Docker Volume Syncing with Pre-Existing Container Data

I’m facing a problem with Docker where syncing a volume between my host and a Docker container results in the loss of pre-existing data in the container. Specifically, when I mount an initially empty volume from my host to the container, it doesn’t sync any data previously set up in the container’s specific directory.

Here’s a brief overview of my Docker setup:

Dockerfile:

# Using Python 3.9 as base image
FROM python:3.9

# Set the working directory in the container
WORKDIR /app

# Install necessary packages and setup environment
RUN apt-get update && apt-get install -y git rsync
RUN pip install --upgrade pip virtualenv
# [Other setup commands...]

# Creating directories for various components
RUN mkdir component1_dir component2_dir component3_dir

# [Additional configuration and environment setup...]

# Add and set up the startup script
COPY startup.sh ./
RUN chmod +x startup.sh

# Define the command to run the startup script
CMD ["./startup.sh"]

Startup Script (startup.sh):

#!/bin/bash

# Syncing files from the mounted host volume to the /app directory in the container
rsync -a /host_volume/ /app/

# Command to keep the container running
tail -f /dev/null

Docker Run Command:

docker run -it --name my_container -e SOME_ENV_VARIABLE=%VALUE% -v my_host_volume:/host_volume my_docker_image

The problem occurs when I mount an empty volume (my_host_volume) from my host to the container. It is supposed to sync the host_volume my_docker_image with app with the bash file but it does not, the host_volume my_docker_image does not seem to be in sync and remains empty. I need to ensure that the existing contents of /app are preserved while still being able to sync new or changed files from my_host_volume. How can I achieve this without the volume mount deleting the pre-setup content in /app?

normally you wouldn’t even need rsync in a container. You would mount a volume and the application would use it. If it is some kin of base data, then you should create a volume, populate it and create the container mounting the volume to the final destination.

If you mounted the data somewhere else and you still want to use rsync, that is not a Docker problem. If you think so, please, share how it is related to Docker. It is possible I misunderstood the whole problem.

I tried to mount a volume, with the intention of setting up data within the container and then retrieving the newly created data using volumes on the host machine. So far, my attempts to accomplish this have been unsuccessful. I believe that this is a Docker-related issue, as I’ve been able to easily mount local files into the container, but I’m facing challenges when trying to perform the reverse operation.

I still don’t understand that “reverse operation” part. Maybe you need a volume with a custom path?

I wrote about that here: https://dev.to/rimelek/everything-about-docker-volumes-1ib0#custom-volume-path

That would work as a volume so data in the container would be written to the volume automatically if it is needed, but you could also get the files in the custom folder instead of using the default named volumes.

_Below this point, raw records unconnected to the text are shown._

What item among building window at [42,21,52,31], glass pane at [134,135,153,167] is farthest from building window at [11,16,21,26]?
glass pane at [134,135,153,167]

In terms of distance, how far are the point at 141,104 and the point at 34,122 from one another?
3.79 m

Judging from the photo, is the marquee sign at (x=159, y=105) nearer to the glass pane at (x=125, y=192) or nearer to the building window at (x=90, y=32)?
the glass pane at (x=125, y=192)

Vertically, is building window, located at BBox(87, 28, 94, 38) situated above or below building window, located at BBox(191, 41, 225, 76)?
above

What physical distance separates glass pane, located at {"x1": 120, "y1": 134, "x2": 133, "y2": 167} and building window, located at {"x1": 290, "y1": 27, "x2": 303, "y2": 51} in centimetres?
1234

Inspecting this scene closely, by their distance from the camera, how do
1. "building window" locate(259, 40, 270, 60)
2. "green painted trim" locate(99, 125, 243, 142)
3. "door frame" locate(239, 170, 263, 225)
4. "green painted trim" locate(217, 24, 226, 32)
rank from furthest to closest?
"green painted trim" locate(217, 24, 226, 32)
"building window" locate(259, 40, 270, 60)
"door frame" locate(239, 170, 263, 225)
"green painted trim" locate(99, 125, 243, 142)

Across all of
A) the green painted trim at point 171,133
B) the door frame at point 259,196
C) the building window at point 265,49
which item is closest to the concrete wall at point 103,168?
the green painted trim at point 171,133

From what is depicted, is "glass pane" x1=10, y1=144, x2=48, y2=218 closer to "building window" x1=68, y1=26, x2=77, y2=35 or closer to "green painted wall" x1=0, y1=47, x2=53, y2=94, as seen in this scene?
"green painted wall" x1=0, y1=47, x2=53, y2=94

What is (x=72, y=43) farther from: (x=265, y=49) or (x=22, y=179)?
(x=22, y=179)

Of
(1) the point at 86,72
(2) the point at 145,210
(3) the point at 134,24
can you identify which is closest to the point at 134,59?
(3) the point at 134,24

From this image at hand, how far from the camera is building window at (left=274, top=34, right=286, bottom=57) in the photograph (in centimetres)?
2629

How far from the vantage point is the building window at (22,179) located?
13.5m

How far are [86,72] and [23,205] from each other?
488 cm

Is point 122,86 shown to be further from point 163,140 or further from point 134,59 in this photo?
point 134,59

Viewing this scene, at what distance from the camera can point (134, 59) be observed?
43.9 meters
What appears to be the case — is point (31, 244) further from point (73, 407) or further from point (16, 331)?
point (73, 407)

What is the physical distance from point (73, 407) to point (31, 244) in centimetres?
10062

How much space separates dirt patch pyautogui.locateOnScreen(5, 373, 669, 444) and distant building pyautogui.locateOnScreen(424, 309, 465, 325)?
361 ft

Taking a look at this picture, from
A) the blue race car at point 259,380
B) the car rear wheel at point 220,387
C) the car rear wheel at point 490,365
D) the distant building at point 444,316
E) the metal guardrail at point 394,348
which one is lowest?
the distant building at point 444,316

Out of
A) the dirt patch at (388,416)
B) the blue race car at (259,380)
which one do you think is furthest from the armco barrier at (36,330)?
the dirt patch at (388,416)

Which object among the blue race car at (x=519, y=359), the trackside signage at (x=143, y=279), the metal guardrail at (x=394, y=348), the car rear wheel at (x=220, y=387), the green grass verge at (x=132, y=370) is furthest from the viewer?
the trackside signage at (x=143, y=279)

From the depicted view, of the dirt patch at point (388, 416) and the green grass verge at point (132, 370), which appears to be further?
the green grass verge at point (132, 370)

What I meant to say was when you’re building files within a Docker image (create files not present on your host machine) and you later wish to access these files when the container is running, mounting them to the directory where the files in the container were created can lead to a situation where your local machine’s files (if any) overwrite or replace/delete the container’s files. I was exploring a way to create volumes and retain access to files generated during the image build process using volumes. I am not sure as how I can go about it. I do not believe the article wrote is for my needs although thanks for the share,

Now I do think that the article is for you even more than I though before your last post. You have to understand what a volume is. Mounting a volume will never override files in the container unless the volume is not empty.Bind mounts will always override the content in the container, but you wrote about volumes, not bind mounts. Even with volumes with custom path or bind mounts, you can’t access data in the contaier and on the host nless you understand how you can set proper file permissions. You also seem to mount the volume to /app, which indicates that you put your whole app to a volume. Use volumes for data used in the container and use bind mounts for sharing your sourc ecode with the container if you want to continue developing it.

You can also use the watch feature in Docker Compose so your source code could be syncronized if you don’t want to bind mount it.

I still recommend you to read the whole blogpost I shared in my previous answer, not just the part I directly linked to.

I’ve read it, and I meant to refer to bind mounts instead. Thank you for providing the sources. However, based on your knowledge, do you know a method to preserve access to files generated during the image build process and make them accessible on the host machine simultaneously ?

You mean setting the right permissions to be able to edit the files on the host?

Based on the Dockerfile, it seems the owner of the files should be root, which means you could run rootless Docker, assuming you are using Linux and not Docker Desktop. Then your user becomes root in the container, so anything generated in the container as root, you can edit on the host.

If you meant copying the data from the container to the host, that is why suggested the volume with the custom sourceo path.